Corporations, internet providers and advertisers are tracking you. Governments and agencies are watching you. Take control of your data on the internet. Learn how to protect your privacy online.
By Chris David
Privacy on the internet is a dwindling commodity. Why? Because big money can be made by tracking website visitors. The more companies track you, the more they know about the kind of sites you visit, the apps you use, your interests, your habits, your background and your family. Tech companies put all this data together into a profile, which they then sell to third parties.

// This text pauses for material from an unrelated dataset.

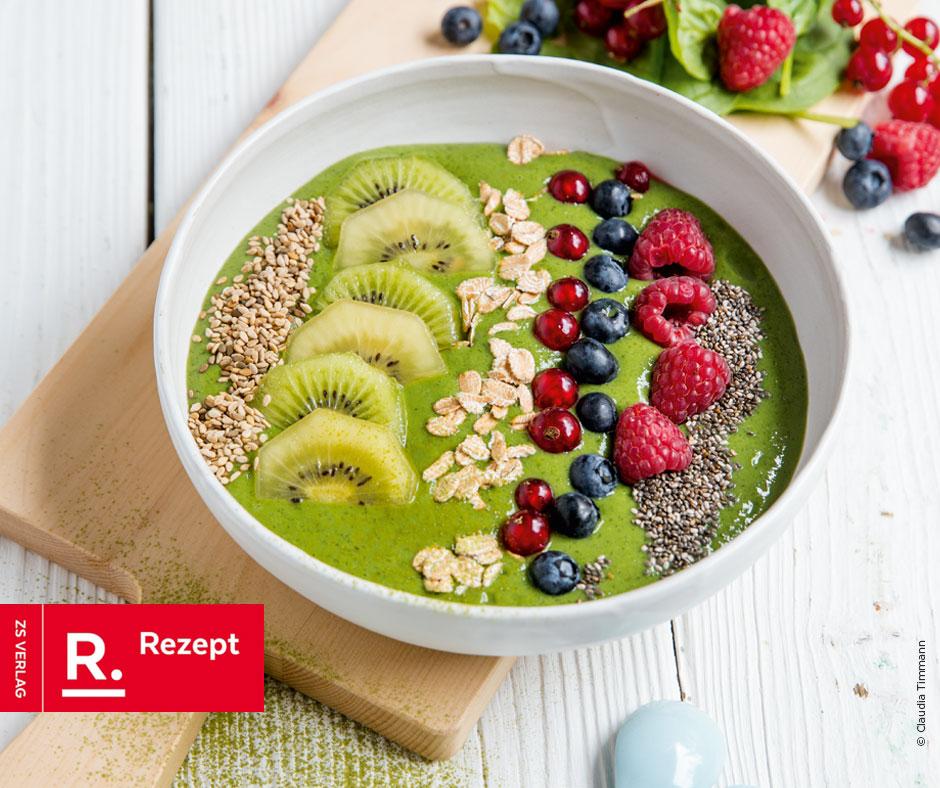 Grüne Smoothie-Bowl mit Beeren - Rezept Bild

The more a company knows about you, the more valuable their profile on you.
It’s about the money
We’ve all seen how when you search for something, you start seeing ads for it everywhere. Search for videos on bicycle maintenance… you start seeing ads for bikes and outdoor equipment. Search for airfare, and you suddenly start seeing ads for trips and tours. Search for health advice on certain conditions, and you start seeing ads for medicine.

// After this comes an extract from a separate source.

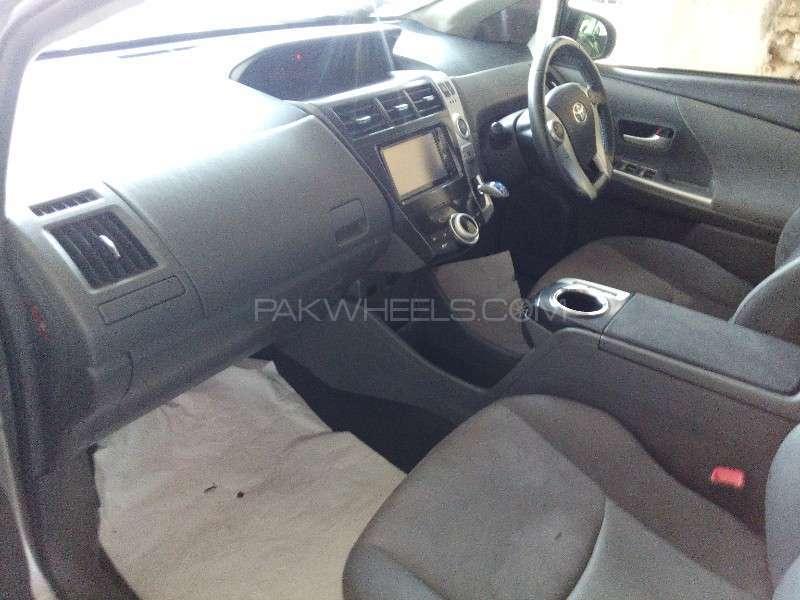 Toyota Prius Alpha G Touring 2012 Image-12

Creepy? Yes. Useful? Maybe. I don’t think I’ve ever purchased anything based on one of these ads. Nonetheless, user tracking is big business.
Internet companies make billions of dollars from selling their data profiles on web visitors. Tech companies make money from tracking the apps you use, how often you use them and what you do with your devices.

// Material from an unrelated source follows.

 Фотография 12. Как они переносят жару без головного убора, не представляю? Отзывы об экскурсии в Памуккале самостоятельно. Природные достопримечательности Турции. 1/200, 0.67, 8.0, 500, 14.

Other companies purchase this data and use it to show ads to you.
Google, Microsoft, Facebook, Yahoo… They all do it. Plus dozens of data marketing companies you’ve never heard of. You could say that social media companies exist solely for this purpose. An entire industry exists to track website visitors and app users, and then target ads back to you.
Why should you care about your privacy online?
So what? Corporations, internet service providers, advertisers and governments know what you do online. Do you care?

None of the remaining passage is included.